Well over the years and decades, I have endured more serious trials. And in all trials, my perseverence was by the grace of God at my side, as I clung to his Word of love and mercy, and trusted that my Lord and Saviour, through his Spirit, would never leave me nor forsake me. Even as trials enter my life now, I can only trust in the redeeming arms of Jesus to catch me and get me through. Yes, even if death is at the end of the next trial, then there too Christ will be with me, closer than he’s ever been before, for then I would see him face to face, and enter that life eternal in his presence forever.

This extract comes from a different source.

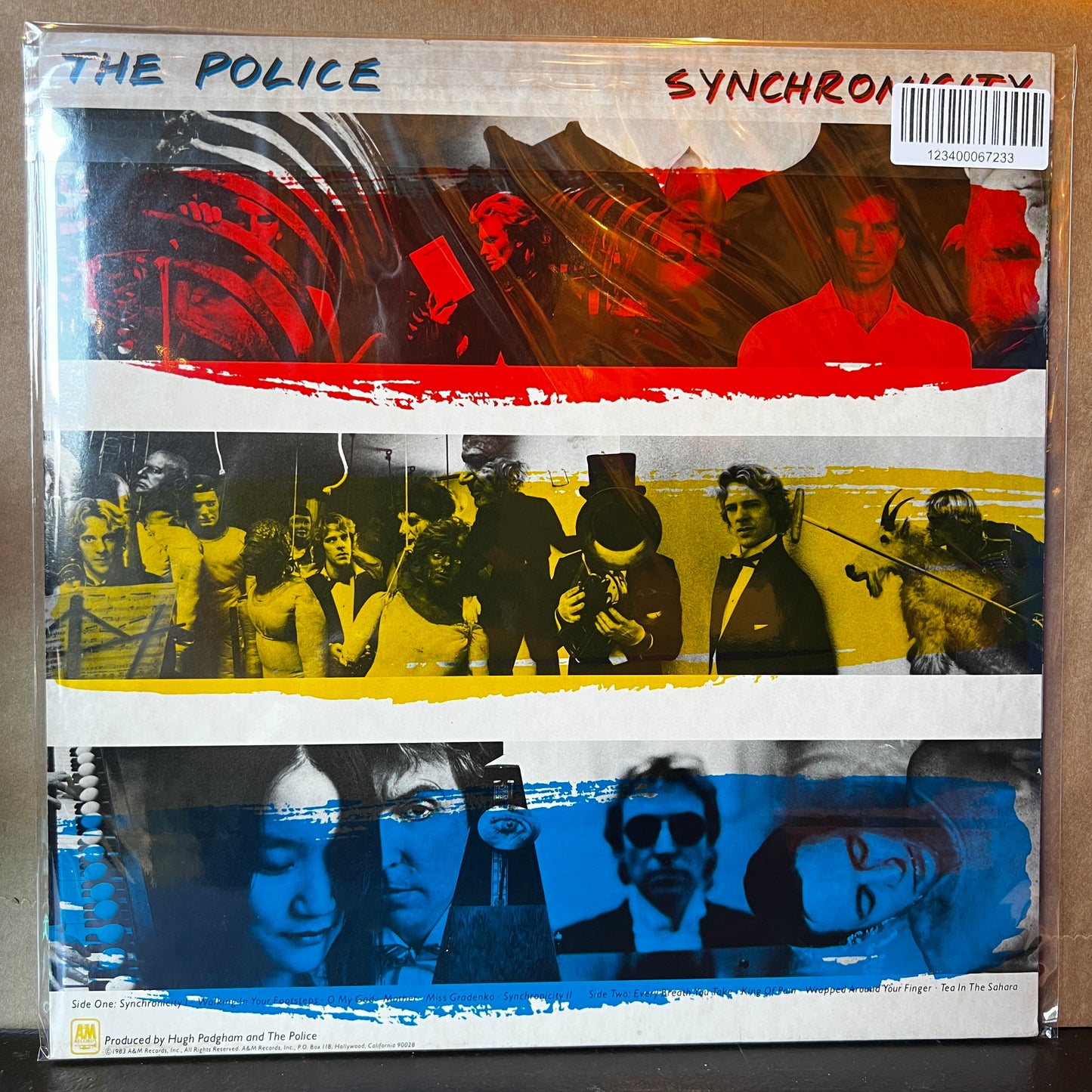 Used Vinyl: The Police "Synchronicity" LP (1983 Press)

Therefore, may I encourage you as you endure your trials- and you will endure trials- that you do not give up and turn from your Saviour, but depend on him even more than you ever have. No matter what your mind or the world says, deny the temptations to turn from his truth or to question your faith in Him and his ways, and collapse into Him. Do not try to do it on your own. For only in Jesus can we deny our own desires and temptations, lay down our burdens and guilt, persevere through this life’s trials and tribulations, and finally, receive the crown of life with Him forever.
Prayer: Dear Jesus, life is full of trials. Please be my source of comfort and strength as I endure mine. Forgive me when I am tempted to turn from trusting you to get me through and take things into my own hands. Finally, when the trial that brings me to my eternal home is upon me, be with me, as you promised. In your name I pray. AMEN!